**WHAT YOU ARE ASKED TO DO**.
All that should be output is the block of lines below from the line with "wedding-cake-white-black-red-flowers-4-tiers-square" to the line with "Gli storici cantieri", both included, exactly as written.

**RECORD EXTRACTS**.
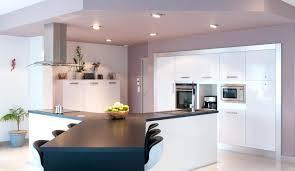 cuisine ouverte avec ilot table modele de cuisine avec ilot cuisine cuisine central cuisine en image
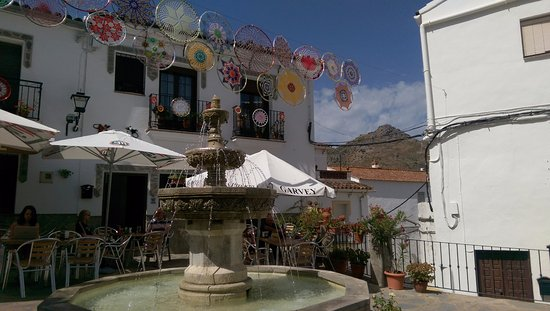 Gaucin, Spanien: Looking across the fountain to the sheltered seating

...

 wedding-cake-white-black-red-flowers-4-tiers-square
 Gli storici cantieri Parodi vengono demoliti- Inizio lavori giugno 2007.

**SOLVED PROBLEM**.
 wedding-cake-white-black-red-flowers-4-tiers-square
 Gli storici cantieri Parodi vengono demoliti- Inizio lavori giugno 2007.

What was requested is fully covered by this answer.